Change and Persistence

September 27th, 2012

My title might seem a crass reminder of the so-themed CUNY IT Conference in late November, and it is, but it’s much more about the thinking provoked by reading through the proposals submitted, something I’m doing with a dozen other raters. (We come up with scores independently, then compare notes.) The question is not just what persists but what’s worth investing in. The economy’s turning around, innovation’s resurging, and we need to think about what we need.

We could start with what Derrida called une réponse de Normand (a favorite strategy of his): saying what it is not. What won’t serve us well is mere trendiness, the sorts of things fixated on by the popular press. The one constant is that we’re awash in innovations with the lifespan of mayflies, particularly new devices (or new versions of old devices). This is not to say that these things don’t make a difference, that they aren’t important. But the latest take on the new iPhone is a good deal less important than having a mobile strategy.

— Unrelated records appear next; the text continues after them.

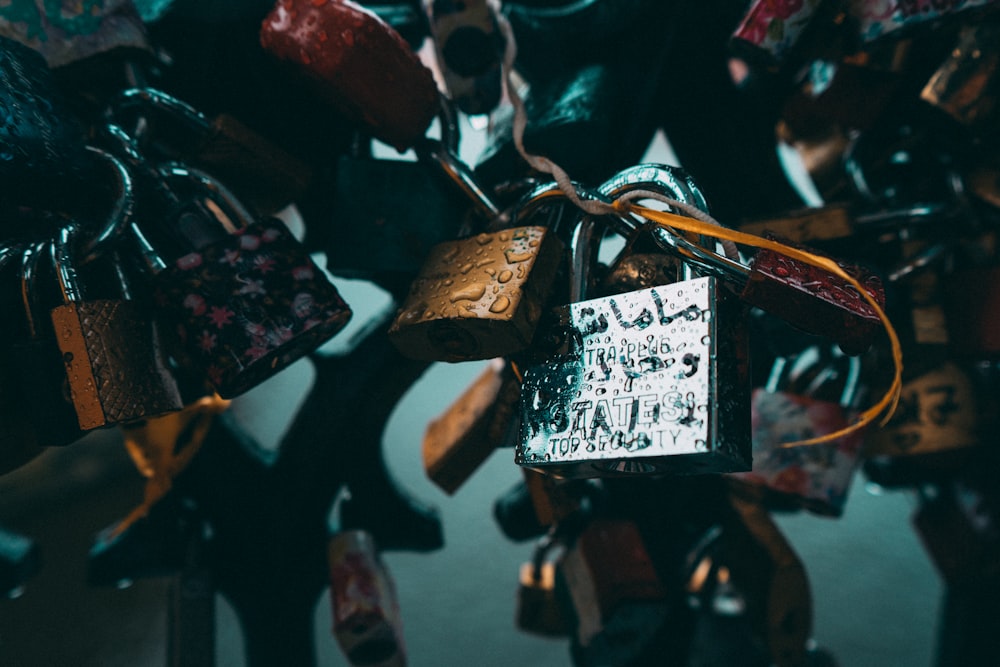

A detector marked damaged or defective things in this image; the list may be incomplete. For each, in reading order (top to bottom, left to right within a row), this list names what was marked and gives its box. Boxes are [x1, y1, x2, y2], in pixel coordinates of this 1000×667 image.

corroded padlock [260, 0, 440, 153]
corroded padlock [386, 184, 568, 366]
corroded padlock [520, 172, 748, 478]
corroded padlock [420, 360, 520, 496]
corroded padlock [728, 348, 868, 520]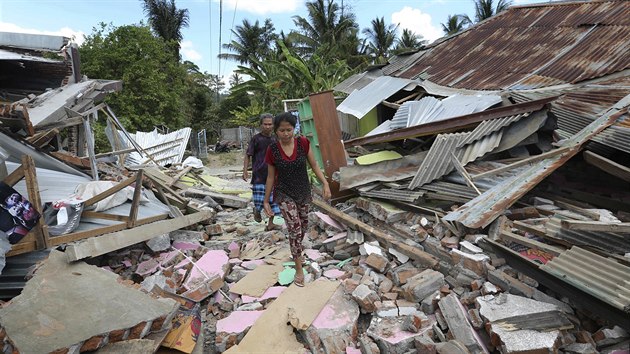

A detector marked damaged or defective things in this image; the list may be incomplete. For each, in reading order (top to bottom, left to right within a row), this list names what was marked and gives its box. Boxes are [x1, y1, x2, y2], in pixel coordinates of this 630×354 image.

rusty metal sheet [444, 94, 630, 230]
broken timber [65, 210, 215, 260]
broken timber [314, 199, 440, 268]
rusty metal sheet [540, 246, 630, 312]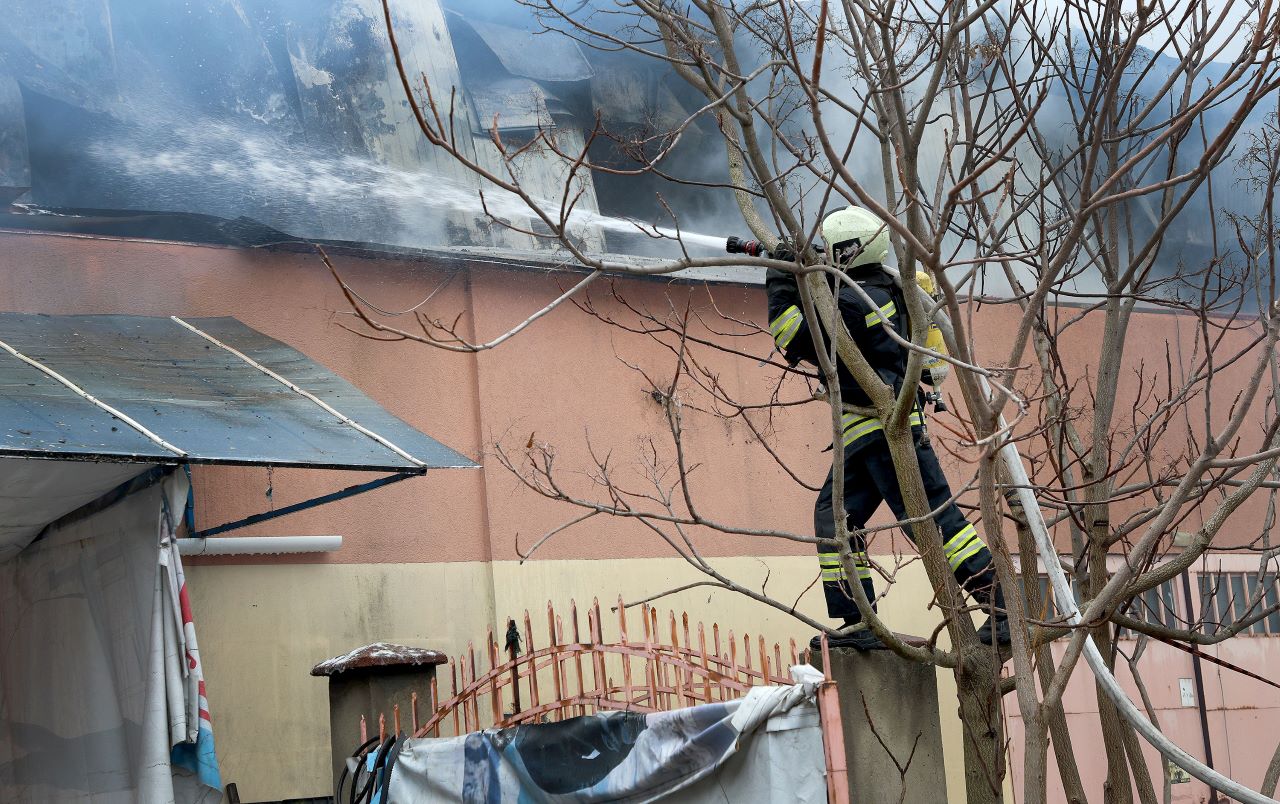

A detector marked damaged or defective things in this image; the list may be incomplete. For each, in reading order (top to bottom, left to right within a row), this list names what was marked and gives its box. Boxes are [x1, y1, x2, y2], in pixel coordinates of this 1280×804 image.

rusty chimney cap [311, 642, 448, 675]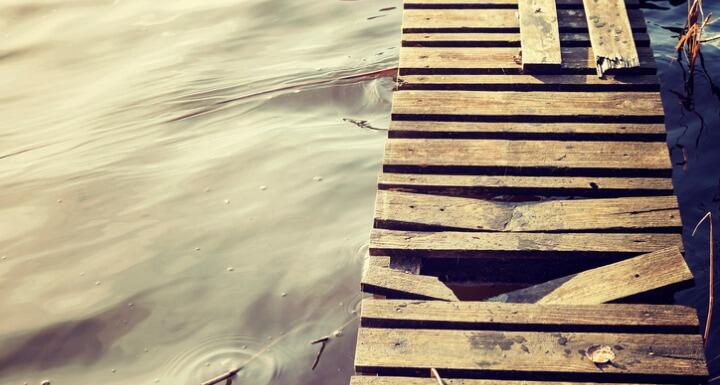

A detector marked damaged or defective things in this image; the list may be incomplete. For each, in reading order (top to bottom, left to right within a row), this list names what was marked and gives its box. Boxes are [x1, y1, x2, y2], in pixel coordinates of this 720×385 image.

damaged decking [352, 0, 712, 384]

That goes for teaching trends as well. I’ve probably said enough about MOOCs, though the latest turn in the conversation, manifested here and there, is that these massive open online courses might be good for textbook publishers as well as publicity. So we’re starting to see ways of making money on vast “free” courses, but the fact is that you are not going to change education a course at a time, however “mega” that course is, particularly if you don’t bring the faculty on board. You need strategies (like the flipped classroom) that affect teaching and learning much more pervasively and generally.

What you especially need in all this swirling ephemerality is a center that holds — and remembers. That’s why it’s so exciting that discussions are beginning around an institutional repository for CUNY, one that might not be the static stash of PDFs so many IRs are but something much more dynamic because linked to the activity of the CUNY Academic Commons.  If we could devise a way to help faculty represent themselves and their work (possibly even work in progress or in sites of collaboration) through an IR, that could be a very exciting prospect.

For an inkling of what this might amount to (and a needed corrective to my snarky remark about static stashes of PDFs), see my July post on interesting work from the Digital Conservancy at the University of Minnesota. If we look to some of these more innovative models, there’s a chance for CUNY to leapfrog from the back of the pack to the front, from being one of the relatively few universities without an IR to a university redefining the possibilities for IRs. The Commons has shown a capacity to get out in front thus. We did it once. We can do it again.

And we have good reason. Venues for scholarly publication are at once shrinking (especially university presses) and expanding (especially for new, non-traditional forms and formats). Teaching innovations are proliferating, but so is the need to share them — and to separate the wheat from the chaff. Open pre- and post-publication peer review is becoming more widespread. CUNY faculty can look elsewhere for such innovations, but they would be so much better off if they had their own resources for vetting, sharing, and archiving their stuff. And so would CUNY.